▶ _PASSAGE PROVIDED_
-- -- --

- Date: January 6, 2018
- Season: 2017
- Stadium: Toyota Stadium
- Location: Frisco, Texas
- MVP: Easton Stick (QB, North Dakota State)
- Favorite: North Dakota State by 3
- Referee: Michael VanderVelde (Southland)
- Attendance: 19,090

United States TV coverage
- Network: ESPN2
- Announcers: Dave Neal (play-by-play), Matt Stinchcomb (color), Quint Kessenich (sideline)

= 2018 NCAA Division I Football Championship Game =

Postseason college football game

The 2018 NCAA Division I Football Championship Game was a postseason college football game that determined a national champion in the NCAA Division I Football Championship Subdivision for the 2017 season. It was played at Toyota Stadium in Frisco, Texas, on January 6, 2018, with kickoff at 12:00 noon EST, and was the culminating game of the 2017 FCS Playoffs. With sponsorship from Northwestern Mutual, the game was officially known as the NCAA FCS Football Championship Presented by Northwestern Mutual.

==Teams==
The participants of the 2018 NCAA Division I Football Championship Game were the finalists of the 2017 FCS Playoffs, which began with a 24-team bracket. No. 1 seed James Madison and No. 2 seed North Dakota State qualified for the final by winning their semifinal games. James Madison was the designated home team for the final game.

===North Dakota State Bison===

North Dakota State finished their regular season with a 10–1 record (7–1 in conference). Their one loss was to South Dakota State, 33–21. In the FCS playoffs, they defeated San Diego, Wofford, and Sam Houston State to reach the finals. The Bison entered the championship game with a 5–0 record in prior FCS finals, occurring consecutively in the 2011 through 2015 seasons.

===James Madison Dukes===

James Madison finished their regular season with an 11–0 record (8–0 in conference). In the FCS playoffs, they defeated Stony Brook, Weber State, and South Dakota State to reach the finals. The Dukes entered the championship game with a 2–0 record in prior FCS/Division I-AA finals, having defeated Montana for the 2004 season title, and Youngstown State for the 2016 season title.

-- -- --

▶ _SUPPLIED DATA_
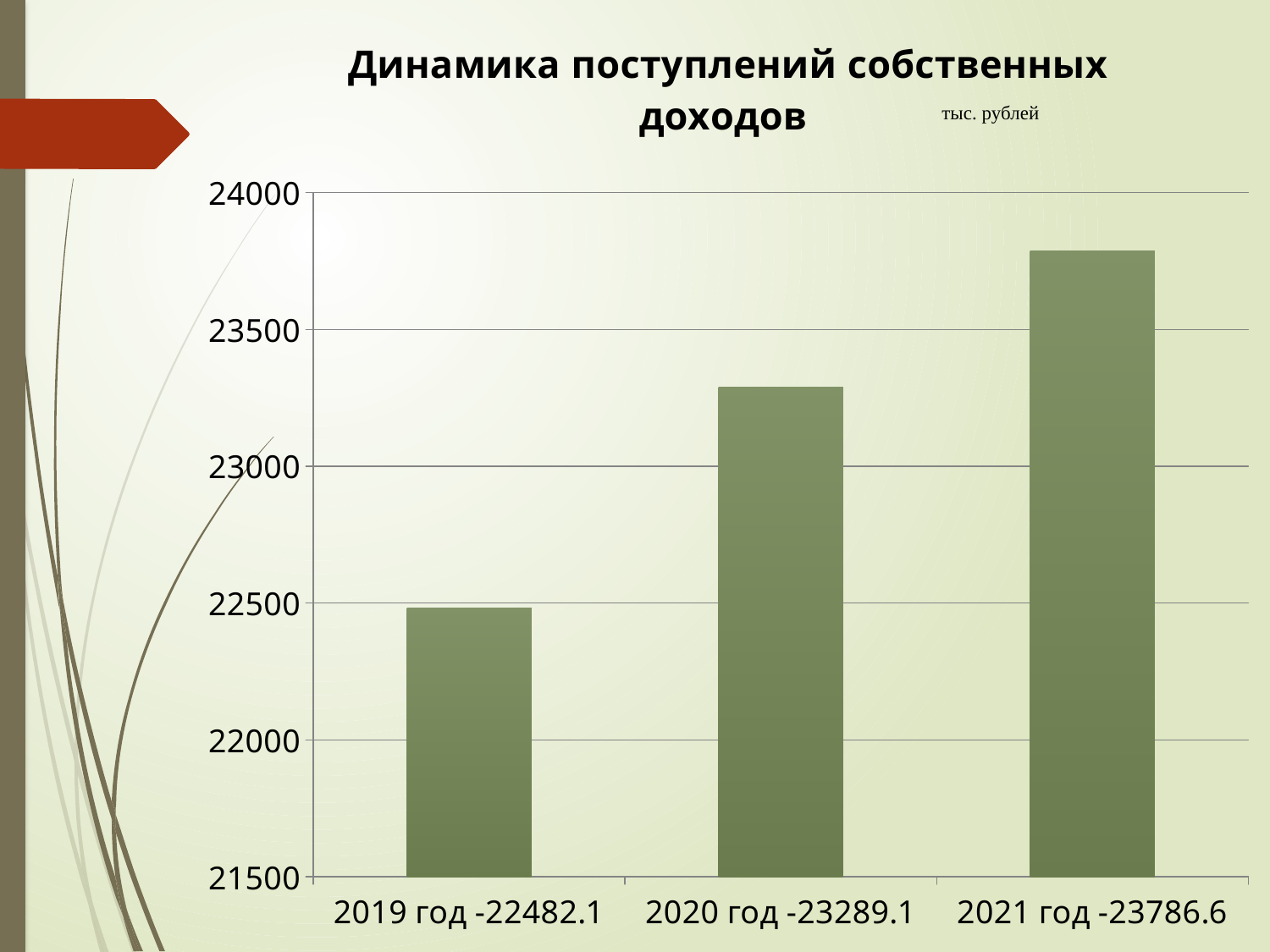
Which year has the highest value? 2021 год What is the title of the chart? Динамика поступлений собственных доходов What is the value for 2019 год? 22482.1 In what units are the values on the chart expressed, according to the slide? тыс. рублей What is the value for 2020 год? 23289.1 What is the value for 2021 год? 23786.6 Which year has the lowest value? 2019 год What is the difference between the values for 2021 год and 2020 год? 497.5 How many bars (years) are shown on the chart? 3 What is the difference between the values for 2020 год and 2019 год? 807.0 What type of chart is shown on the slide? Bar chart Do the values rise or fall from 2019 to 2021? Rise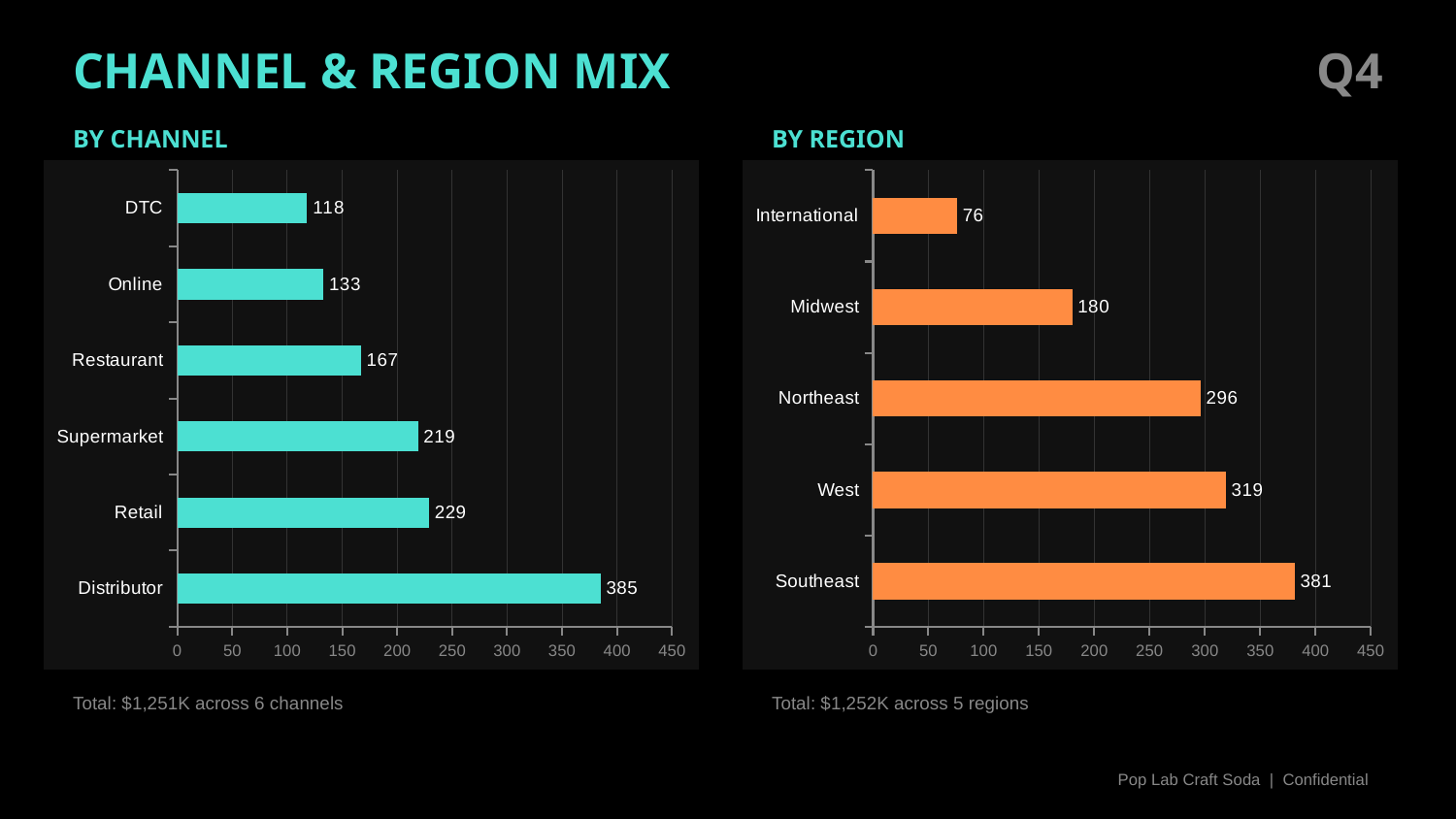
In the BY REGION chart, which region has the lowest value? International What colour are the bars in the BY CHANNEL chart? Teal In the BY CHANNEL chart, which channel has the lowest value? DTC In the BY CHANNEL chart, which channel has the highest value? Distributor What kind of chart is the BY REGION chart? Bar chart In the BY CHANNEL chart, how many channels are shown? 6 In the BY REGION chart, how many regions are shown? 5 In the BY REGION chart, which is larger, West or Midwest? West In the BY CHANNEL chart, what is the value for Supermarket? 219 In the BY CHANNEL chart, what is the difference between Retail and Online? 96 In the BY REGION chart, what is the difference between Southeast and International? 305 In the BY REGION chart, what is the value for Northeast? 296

-- -- --

▶ _COMPLETE THE FOLLOWING_
[1] Reproduce the passage from the article on the 2018 FCS championship game word for word, starting with "- Favorite: North" and going on through "Quint Kessenich (sideline)".
[2] According to the article on the 2018 FCS championship game, why was the game officially known as the NCAA FCS Football Championship Presented by Northwestern Mutual? Answer in one to three sentences.

▶ _RESULTS_
[1]
- Favorite: North Dakota State by 3
- Referee: Michael VanderVelde (Southland)
- Attendance: 19,090

United States TV coverage
- Network: ESPN2
- Announcers: Dave Neal (play-by-play), Matt Stinchcomb (color), Quint Kessenich (sideline)

[2] The game carried that official name because it was sponsored by Northwestern Mutual.